Aisha Al-Qimlass, a doctoral candidate in counselor education, recently received a $16,000 grant from the Kuwait Foundation for the Advancement of Sciences. The grant will help fund Aisha’s dissertation research, “Islamic Feminism and the Career Development of Kuwaiti Women.“ We asked Aisha to tell us more about her research and her experiences at NC State.
Tell us more about your project, “Islamic Feminism and the Career Development of Kuwaiti Women.” What piqued your interest in this topic?
I was taking an inter-institutional course at Duke, in their Asian and Middle Eastern Studies Department, and came across the term “Islamic Feminism.” Even growing up in a Muslim country, I was not familiar with this term or type of feminism in the least. As I delved more into it, with the help of my NC State advisor and instructors at Duke, I found that it was something that I was extremely interested in and felt a connection to. Prior to this discovery, I was interested in Kuwait (the country I am from and grew up in), and the way that the society there has developed. I was particularly interested in how a traditional culture can incorporate modern societal elements, values, etc. without losing their identity. Islamic Feminism helped to crystalize this interest because I recognized that studying women’s gender identity development would be a good way of taking a deeper look at the mix between modern and traditional elements of a culture and society. From there, I also determined that women’s career development was a more tangible way to study gender identity. Overall, my research aims to explore Kuwaiti women’s career development, as a function of their gender identity.
How does this research project relate to your studies in counselor education?
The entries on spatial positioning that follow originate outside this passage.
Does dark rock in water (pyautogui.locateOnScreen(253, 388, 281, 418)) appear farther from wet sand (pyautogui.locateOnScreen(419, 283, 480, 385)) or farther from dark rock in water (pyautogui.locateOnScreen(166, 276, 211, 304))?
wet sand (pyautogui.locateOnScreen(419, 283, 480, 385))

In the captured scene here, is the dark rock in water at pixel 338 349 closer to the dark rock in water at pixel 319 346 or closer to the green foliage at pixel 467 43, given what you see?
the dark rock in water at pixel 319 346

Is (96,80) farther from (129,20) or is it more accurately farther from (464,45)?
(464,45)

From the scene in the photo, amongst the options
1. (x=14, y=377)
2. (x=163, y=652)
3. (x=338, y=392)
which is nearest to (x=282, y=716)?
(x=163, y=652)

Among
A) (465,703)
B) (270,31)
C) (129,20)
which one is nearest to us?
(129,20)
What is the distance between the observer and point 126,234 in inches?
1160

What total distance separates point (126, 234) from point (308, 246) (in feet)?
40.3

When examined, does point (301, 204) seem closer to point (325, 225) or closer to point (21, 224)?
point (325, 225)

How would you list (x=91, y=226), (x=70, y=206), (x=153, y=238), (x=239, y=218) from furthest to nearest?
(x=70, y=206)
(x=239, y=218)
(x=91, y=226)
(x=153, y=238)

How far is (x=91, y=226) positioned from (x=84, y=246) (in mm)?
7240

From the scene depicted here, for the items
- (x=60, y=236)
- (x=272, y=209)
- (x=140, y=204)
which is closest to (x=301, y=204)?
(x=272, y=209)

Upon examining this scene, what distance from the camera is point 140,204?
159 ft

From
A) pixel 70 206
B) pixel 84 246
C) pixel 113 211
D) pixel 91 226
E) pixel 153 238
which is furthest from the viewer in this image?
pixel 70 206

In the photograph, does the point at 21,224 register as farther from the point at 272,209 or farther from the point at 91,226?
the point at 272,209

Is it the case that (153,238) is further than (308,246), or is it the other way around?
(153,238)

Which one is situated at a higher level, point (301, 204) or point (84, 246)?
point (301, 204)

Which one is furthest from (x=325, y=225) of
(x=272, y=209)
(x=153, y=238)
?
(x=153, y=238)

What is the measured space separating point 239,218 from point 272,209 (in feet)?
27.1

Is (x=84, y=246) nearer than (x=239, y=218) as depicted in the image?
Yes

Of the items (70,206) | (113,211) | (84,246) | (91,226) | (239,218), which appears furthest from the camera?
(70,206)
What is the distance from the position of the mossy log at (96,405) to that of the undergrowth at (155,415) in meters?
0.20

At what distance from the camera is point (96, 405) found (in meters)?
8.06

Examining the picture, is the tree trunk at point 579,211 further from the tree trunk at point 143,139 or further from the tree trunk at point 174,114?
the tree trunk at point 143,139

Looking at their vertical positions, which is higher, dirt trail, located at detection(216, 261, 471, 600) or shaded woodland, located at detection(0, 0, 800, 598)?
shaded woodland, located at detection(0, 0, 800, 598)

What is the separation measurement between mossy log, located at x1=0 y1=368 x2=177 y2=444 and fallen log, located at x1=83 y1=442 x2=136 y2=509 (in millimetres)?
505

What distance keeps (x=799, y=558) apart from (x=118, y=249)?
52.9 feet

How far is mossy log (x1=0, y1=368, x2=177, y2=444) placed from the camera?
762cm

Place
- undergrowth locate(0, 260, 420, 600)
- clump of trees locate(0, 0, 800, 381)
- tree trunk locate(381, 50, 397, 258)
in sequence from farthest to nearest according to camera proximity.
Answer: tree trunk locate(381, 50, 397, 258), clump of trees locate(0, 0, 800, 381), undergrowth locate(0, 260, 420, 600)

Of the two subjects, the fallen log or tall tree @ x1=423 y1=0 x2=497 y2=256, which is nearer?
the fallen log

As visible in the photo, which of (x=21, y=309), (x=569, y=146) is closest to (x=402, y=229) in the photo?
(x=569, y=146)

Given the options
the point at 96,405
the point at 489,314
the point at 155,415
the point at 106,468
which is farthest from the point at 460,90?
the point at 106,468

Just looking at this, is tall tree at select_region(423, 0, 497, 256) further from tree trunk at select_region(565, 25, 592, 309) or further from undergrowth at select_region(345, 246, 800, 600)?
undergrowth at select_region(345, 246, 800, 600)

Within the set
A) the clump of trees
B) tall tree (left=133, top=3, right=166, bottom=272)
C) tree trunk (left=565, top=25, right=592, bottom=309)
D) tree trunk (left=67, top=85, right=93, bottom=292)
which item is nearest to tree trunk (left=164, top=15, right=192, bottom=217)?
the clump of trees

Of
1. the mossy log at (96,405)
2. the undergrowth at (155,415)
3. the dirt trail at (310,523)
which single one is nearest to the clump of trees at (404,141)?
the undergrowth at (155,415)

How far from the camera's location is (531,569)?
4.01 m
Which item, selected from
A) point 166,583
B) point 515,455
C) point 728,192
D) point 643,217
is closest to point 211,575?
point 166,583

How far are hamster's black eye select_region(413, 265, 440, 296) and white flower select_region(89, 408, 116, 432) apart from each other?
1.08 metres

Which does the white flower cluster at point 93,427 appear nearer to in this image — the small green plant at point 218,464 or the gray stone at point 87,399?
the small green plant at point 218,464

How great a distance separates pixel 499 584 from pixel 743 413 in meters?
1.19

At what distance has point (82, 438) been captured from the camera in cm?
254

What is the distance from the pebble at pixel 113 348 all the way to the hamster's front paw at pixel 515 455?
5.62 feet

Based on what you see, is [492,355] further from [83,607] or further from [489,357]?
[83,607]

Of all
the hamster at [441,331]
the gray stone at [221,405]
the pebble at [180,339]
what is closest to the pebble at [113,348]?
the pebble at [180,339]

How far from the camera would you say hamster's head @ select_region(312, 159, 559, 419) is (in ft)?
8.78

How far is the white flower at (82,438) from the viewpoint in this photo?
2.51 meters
Career development and education is an easy and natural way for individuals to seek counseling services, in a non-threatening manner. Even in my clinical practice, issues related to career tend to materialize in sessions that may have originally been focused on anxiety, depression, etc. Furthermore, being a counselor educator means staying current with various counseling trends. One such trend that I am passionate about is the globalization of counseling. Within the context of this globalization, my research project will deduce whether career theories developed in a Western context can be applied to a non-Western community.
Tell us about the grant you received in April. How has your research progressed with the additional benefits of the grant?
The grant I applied for and received is through the Kuwait Foundation for the Advancement of Sciences. This foundation sponsors research related to science, technology and education to build and promote a knowledge-based economy in Kuwait. With their support, I will be able to utilize services (e.g. software, translation, etc.) that will bolster the rigidity of my research. Additionally, I will be able to travel to Kuwait and conduct my research in a face-to-face environment.
Why is active participation in research important for students pursuing degrees in education?
As educators, is it our responsibility to stay current on various issues and topics that are being studied and advanced. More importantly however, it is important for educators to understand research and apply it to their real world. In this way, active participation of students in research allows for a hands-on approach to becoming familiar with all the components of a research project, in a way that makes us more confident in our abilities to have opinions on and critique published research in our field.
Why did you decide to pursue a doctoral degree at NC State’s College of Education?
More than anything else, I knew that I wanted to do more than what a master’s level clinical degree would allow me to do. As my time in the program has progressed, I found that I am more and more confident in my decision to seek a doctoral degree because it is allowing me to become more involved in more macro-level avenues for change, advocacy, and social justice.